Aujourd’hui un film marocain, quel que soit son succès, n’est pas vu à Taourirt… n’est pas vu dans quelques villes du nord qui sont importantes, comme Nador, Alhoceima…. Ils ne sont pas vus dans des villes comme Tiznit, Taroudant, ou des villes proches de Marrakech. Ce n’est pas normal. Il y a des villes qui ont suffisamment d’habitants et de demandes  pour mériter, sinon un multiplex de 12 écrans, un multiplex de deux ou trois écrans minimums.
Nous avons eu dans ce pays, malheureusement,  une sorte de classe d’exploitants, qui n’étaient pas une véritable classe d’exploitants, qui étaient des rentiers. Des gens achetaient des salles, qui ont  gagné beaucoup d’argent dans ces salles, et qui avec cet argent ont fait autre chose, de l’immobilier, de la pêche, mais qui n’avaient pas ce feu sacré du métier, la passion d’être un exploitant - comme peut l’être un exploitant dans un pays qui a une vraie cinématographie. En France, en Espagne, en Italie, en Allemagne, l’exploitant c’est quelqu’un qui vit de ça, qui ne transforme pas l’argent gagné dans le cinéma en autre chose. L’argent gagné dans le cinéma aide le cinéma à se développer. Ça on ne l’avait pas au Maroc… c’est entrain, peut-être, de venir. 
J’ai l’impression qu’il y a de jeunes investisseurs, très modernes dans la façon dont ils comprennent le cinéma, qui considèrent le cinéma comme un domaine dans lequel on peut gagner de l’argent, où on peut développer un investissement – mais pas dans l’esprit du rentier qui veut rentabiliser son dirham investi tout de suite…cette nouvelle génération d’exploitants modernes et courageux est en tarin d’arriver…

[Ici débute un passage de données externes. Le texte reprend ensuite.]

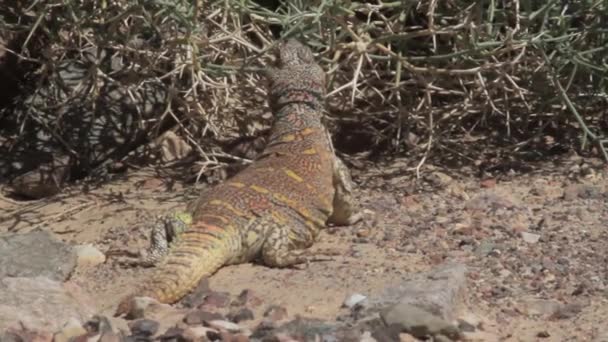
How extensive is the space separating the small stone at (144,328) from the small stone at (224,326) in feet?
0.86

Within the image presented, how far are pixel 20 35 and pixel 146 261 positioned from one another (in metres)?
3.75

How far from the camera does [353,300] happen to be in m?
5.68

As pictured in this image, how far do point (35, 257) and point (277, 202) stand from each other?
58.9 inches

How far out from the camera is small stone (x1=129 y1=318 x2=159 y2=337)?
5.26 meters

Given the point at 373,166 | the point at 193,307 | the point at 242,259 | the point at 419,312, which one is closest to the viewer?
the point at 419,312

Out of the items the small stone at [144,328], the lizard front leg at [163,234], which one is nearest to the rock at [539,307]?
the small stone at [144,328]

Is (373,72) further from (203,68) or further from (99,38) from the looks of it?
(99,38)

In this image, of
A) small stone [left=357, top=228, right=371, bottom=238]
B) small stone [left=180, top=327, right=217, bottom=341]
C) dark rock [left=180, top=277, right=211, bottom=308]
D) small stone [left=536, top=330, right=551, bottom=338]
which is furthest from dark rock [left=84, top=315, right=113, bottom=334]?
small stone [left=357, top=228, right=371, bottom=238]

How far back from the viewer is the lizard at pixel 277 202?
6211 mm

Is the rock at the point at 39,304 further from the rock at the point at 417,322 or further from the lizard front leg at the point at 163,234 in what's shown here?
the rock at the point at 417,322

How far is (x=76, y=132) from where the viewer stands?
929cm

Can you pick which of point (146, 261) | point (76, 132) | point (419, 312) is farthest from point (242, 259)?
point (76, 132)

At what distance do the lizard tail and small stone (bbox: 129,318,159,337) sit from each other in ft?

Et  c’est sur cette génération que nous portons aujourd’hui beaucoup d’espoir. L’idée que l’on essaie de développer avec le ministère de tutelle et il faut absolument l’appui du  ministère des finances - c’est que l’État se porte garant de certains types d’investissements quand il s’agit du cinéma. Qui rassure les gens qui veulent bien investir en proposant certains avantages fiscaux…, en garantissant un certains nombre de choses, qu’il va falloir discuter de façon très précise avec le ministère des finances, pour que ces jeunes investisseurs qui ont l’esprit d’aventure, ne soient pas effrayés, mais plutôt rassurés.  C’est cette partie très délicate que nous sommes en train de mener aujourd’hui, et c’est cela qui pour nous est essentiel - beaucoup plus qu’une reconnaissance internationale qui existe déjà, mais qu’on aimerait porter plus haut.
Il n’y a absolument rien d’impossible, et nous avons vraiment au Maroc des talents qui sont tout à fait capable d’être en compétition avec n’importe quels autres talents, et ce dans tous les départements. Ce sont eux qui font que nous avons aujourd’hui une petite industrie cinématographie très performante. Les gens qui viennent de l’extérieur pour tourner au Maroc le savent très bien, et en grande partie, ils reviennent pour cet apport, et pas uniquement pour les paysages.